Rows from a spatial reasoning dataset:
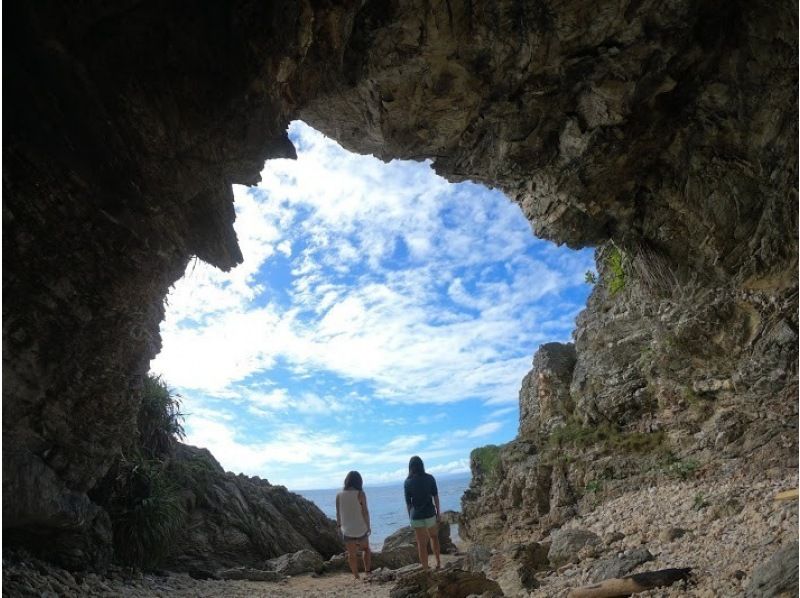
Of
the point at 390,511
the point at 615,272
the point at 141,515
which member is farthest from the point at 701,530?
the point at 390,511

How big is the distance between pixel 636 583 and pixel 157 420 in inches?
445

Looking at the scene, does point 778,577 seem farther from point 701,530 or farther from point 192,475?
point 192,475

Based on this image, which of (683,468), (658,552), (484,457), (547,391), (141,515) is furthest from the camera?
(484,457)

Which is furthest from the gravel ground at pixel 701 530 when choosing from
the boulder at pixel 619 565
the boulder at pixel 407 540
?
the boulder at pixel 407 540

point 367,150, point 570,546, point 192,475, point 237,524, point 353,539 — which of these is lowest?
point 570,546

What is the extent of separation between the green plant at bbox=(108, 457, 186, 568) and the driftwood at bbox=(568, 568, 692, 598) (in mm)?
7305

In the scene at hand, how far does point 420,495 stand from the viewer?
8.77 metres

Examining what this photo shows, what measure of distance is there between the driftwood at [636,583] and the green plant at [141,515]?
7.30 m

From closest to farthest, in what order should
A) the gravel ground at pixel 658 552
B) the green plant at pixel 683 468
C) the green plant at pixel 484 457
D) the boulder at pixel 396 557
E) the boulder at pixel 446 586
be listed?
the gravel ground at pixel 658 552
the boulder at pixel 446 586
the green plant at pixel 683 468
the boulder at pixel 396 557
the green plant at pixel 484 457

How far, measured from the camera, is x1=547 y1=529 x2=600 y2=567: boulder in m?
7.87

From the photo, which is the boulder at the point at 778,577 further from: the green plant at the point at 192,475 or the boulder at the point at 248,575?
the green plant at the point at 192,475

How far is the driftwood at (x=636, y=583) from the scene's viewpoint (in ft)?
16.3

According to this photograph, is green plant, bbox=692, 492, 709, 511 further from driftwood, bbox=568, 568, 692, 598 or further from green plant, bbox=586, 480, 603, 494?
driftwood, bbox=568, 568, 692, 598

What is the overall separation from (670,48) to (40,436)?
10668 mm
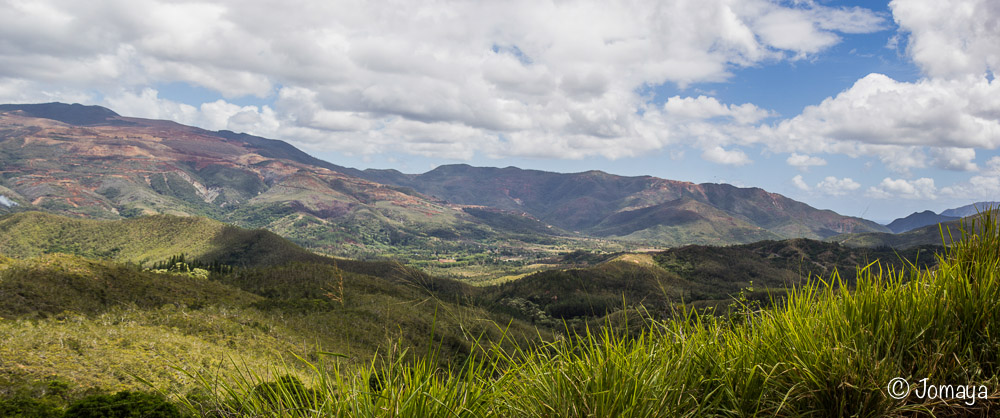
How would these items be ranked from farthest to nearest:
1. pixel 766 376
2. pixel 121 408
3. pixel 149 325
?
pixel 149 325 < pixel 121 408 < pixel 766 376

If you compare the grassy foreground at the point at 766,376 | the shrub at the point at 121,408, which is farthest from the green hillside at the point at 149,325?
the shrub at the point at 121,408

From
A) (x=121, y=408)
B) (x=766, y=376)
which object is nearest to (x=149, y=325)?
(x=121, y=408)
---
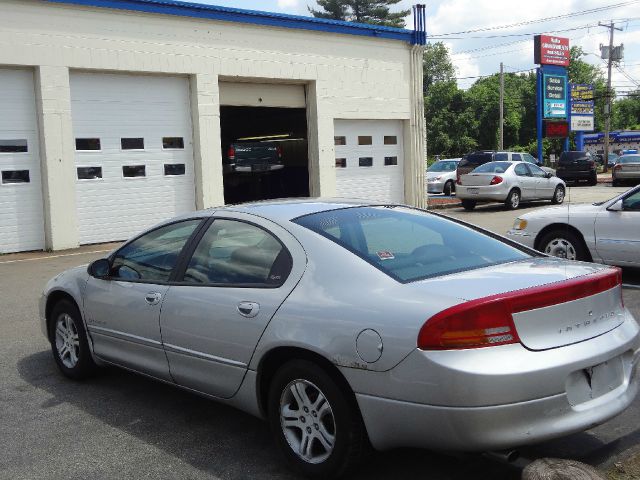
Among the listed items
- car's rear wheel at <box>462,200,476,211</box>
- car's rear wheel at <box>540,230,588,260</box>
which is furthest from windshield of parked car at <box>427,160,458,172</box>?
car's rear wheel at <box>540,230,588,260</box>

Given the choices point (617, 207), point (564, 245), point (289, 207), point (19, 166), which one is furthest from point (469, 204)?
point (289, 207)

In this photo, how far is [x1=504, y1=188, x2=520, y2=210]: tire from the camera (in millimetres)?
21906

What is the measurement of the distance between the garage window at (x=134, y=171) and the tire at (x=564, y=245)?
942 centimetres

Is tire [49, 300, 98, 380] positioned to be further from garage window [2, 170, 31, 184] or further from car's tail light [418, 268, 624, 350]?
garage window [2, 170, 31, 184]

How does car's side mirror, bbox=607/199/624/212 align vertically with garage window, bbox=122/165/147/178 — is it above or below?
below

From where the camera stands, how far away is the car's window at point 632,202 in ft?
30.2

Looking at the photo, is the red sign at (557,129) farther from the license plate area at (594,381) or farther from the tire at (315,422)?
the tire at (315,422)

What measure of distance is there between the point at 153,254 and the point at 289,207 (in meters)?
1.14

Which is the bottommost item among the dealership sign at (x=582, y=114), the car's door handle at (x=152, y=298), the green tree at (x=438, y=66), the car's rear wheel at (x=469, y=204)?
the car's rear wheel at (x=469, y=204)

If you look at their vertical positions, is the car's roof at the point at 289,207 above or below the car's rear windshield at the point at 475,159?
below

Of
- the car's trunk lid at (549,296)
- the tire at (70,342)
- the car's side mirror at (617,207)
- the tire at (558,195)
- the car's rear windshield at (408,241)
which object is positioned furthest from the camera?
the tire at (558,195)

WHAT YOU HAVE TO DO:
How many lines in the listing above contain the string "there"? Case counts. Reply with the number alone.

ANSWER TO THIS EXERCISE:
2